Je suis saisie d’un amendement n° 739.
La parole est à M. André Chassaigne, pour le soutenir.

M. André Chassaigne. Le présent projet de loi renforce les pénalités de retard, ce qui apparaît comme une bonne mesure. En prévoyant de fixer ces pénalités à un taux supérieur de sept points au taux de refinancement de la Banque centrale européenne, le texte va dans le bon sens, car ce taux se rapproche, aux conditions de marché actuelles, du chiffre de 10 %, jugé dissuasif.

L’Observatoire des délais de paiements a cependant noté dans son rapport de décembre 2007 que les pénalités ne sont appliquées que dans 11 % des cas. Cela est dû à un rapport de force très défavorable aux fournisseurs dans leur face-à-face avec la grande distribution. Les petits producteurs, contraints de se livrer entre eux à une concurrence débridée pour accéder à des débouchés commerciaux, sont comme pieds et poings liés face à quelques centrales qui définissent les conditions d’achat des produits. Aussi, lorsque le délai de paiement est dépassé, les fournisseurs n’osent-ils pas exiger le versement des pénalités, de crainte que le marché ne leur échappe. La libre négociabilité commerciale que ce texte renforce en son article 21 accentuera encore ce phénomène.

Dans ce cadre, il ne sert donc à rien de mettre en place un délai légal de paiement s’il ne s’accompagne pas d’un dispositif de contrôle. Au vu, cependant, de la dépendance des petits producteurs, il est peu probable que des sous-traitants saisissent spontanément les autorités de contrôle, notamment la DGCCRF, ou la justice pour faire respecter leurs droits. Il convient donc que les autorités de contrôle appliquent elles-mêmes automatiquement la réglementation, exonérant ainsi les PME sous-traitantes d’engager une action contre leurs donneurs d’ordre.

Toutefois, cette mesure ne pourra par ailleurs s’appliquer que si les moyens de la DGCCRF sont considérablement accrus. En effet, cet organisme dispose d’un personnel très réduit face au nombre très important d’entreprises, phénomène que renforce la filialisation croissante dans notre économie.

Les députés communistes et républicains proposent donc de confier à la DGCCRF le contrôle du versement des pénalités de retard, afin de permettre un contrôle efficace et généralisé du respect des dispositions. Faute de quoi les mesures les plus ambitieuses demeureront sans conséquence, et le plus terrible serait de donner espoir aux petites entreprises de sortir de l’ornière avant de les décevoir en ne permettant pas la mise en œuvre de ces nouvelles dispositions. Je précise pour conclure que cette proposition est reprise d’un rapport de notre collègue Martial Saddier sur les entreprises sous-traitantes de la métallurgie.

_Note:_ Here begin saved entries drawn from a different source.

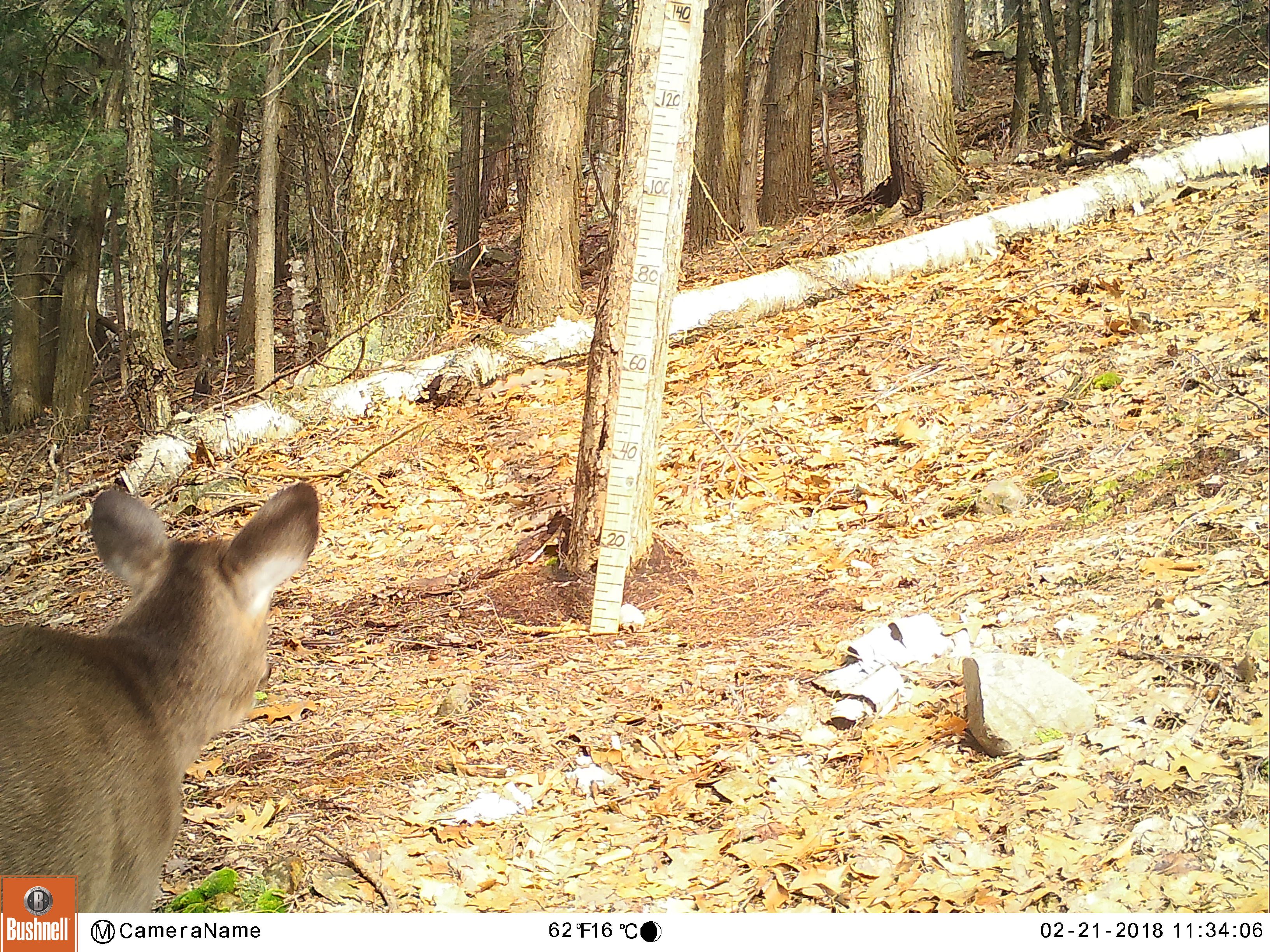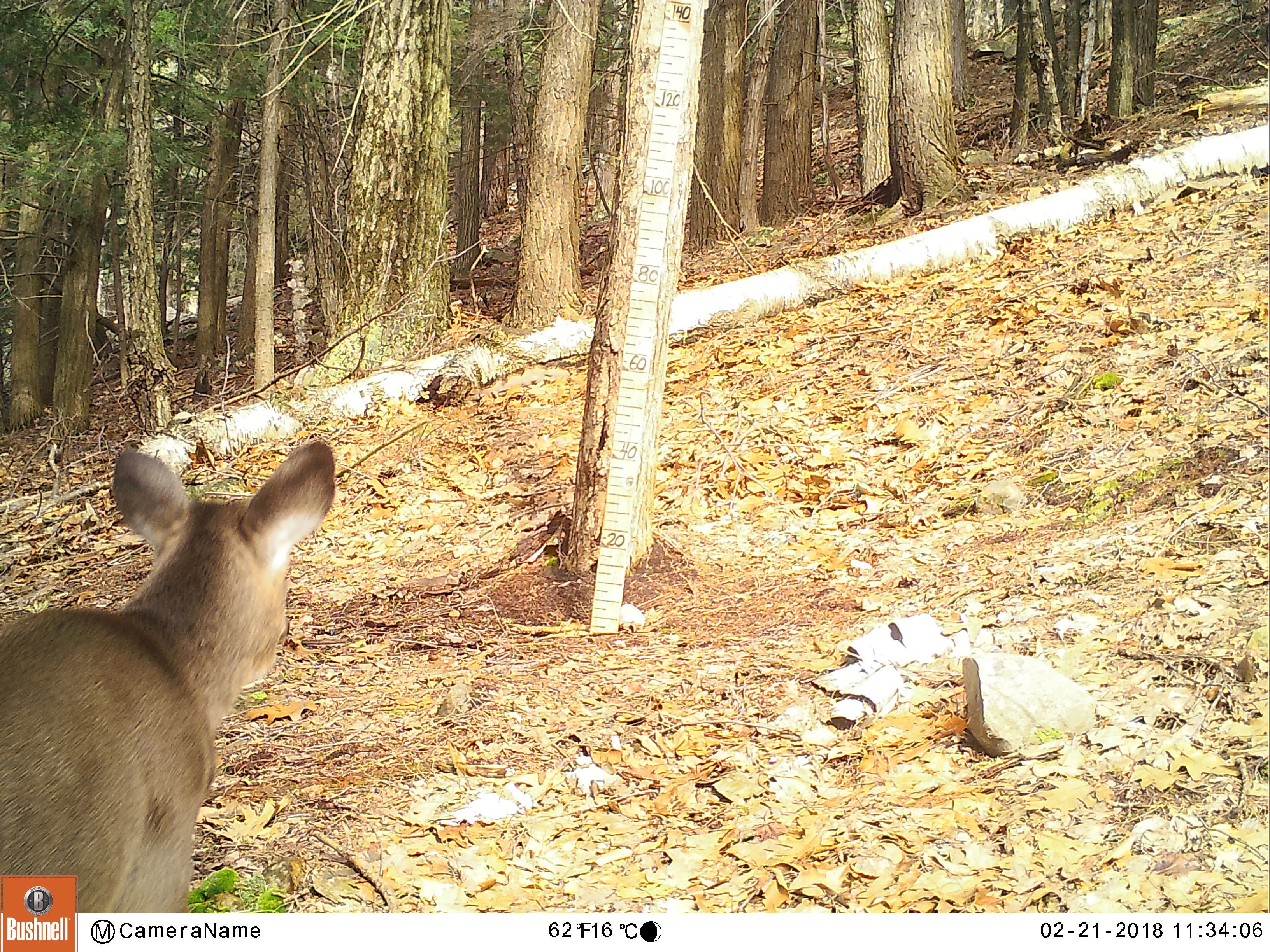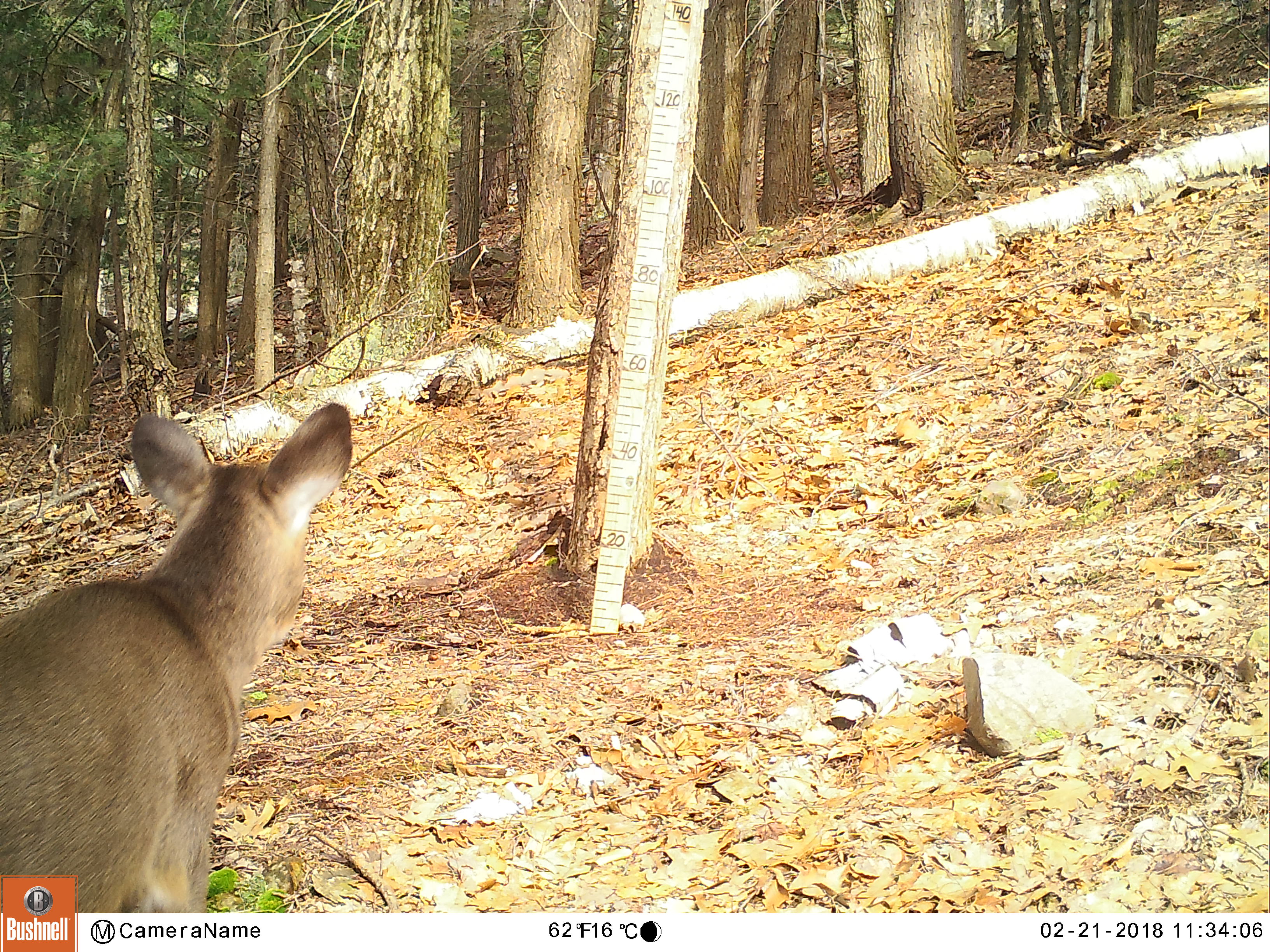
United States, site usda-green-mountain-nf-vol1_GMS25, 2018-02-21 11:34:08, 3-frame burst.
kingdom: Animalia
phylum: Chordata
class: Mammalia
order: Artiodactyla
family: Cervidae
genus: Odocoileus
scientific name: Odocoileus virginianus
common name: white-tailed deer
White-tailed deer (Odocoileus virginianus).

Mme la présidente. Quel est l’avis de la commission ?

M. Jean-Paul Charié, rapporteur. Deux choses. Tout d’abord, la DGCCRF a déjà pour mission de procéder à ces contrôles et il n’est donc pas nécessaire de le mettre dans la loi.
[…]

Mme la présidente. Quel est l’avis du Gouvernement ?

M. le secrétaire d’État chargé du commerce, de l’artisanat, des petites et moyennes entreprises, du tourisme et des services. Je rejoins l’argumentation du rapporteur pour donner un avis défavorable à l’amendement n° 739. En effet, monsieur Chassaigne, la DGCCRF exerce déjà, au titre de ses missions, le contrôle du respect de la loi dans ces domaines, et notamment de la réglementation relative aux délais de paiement.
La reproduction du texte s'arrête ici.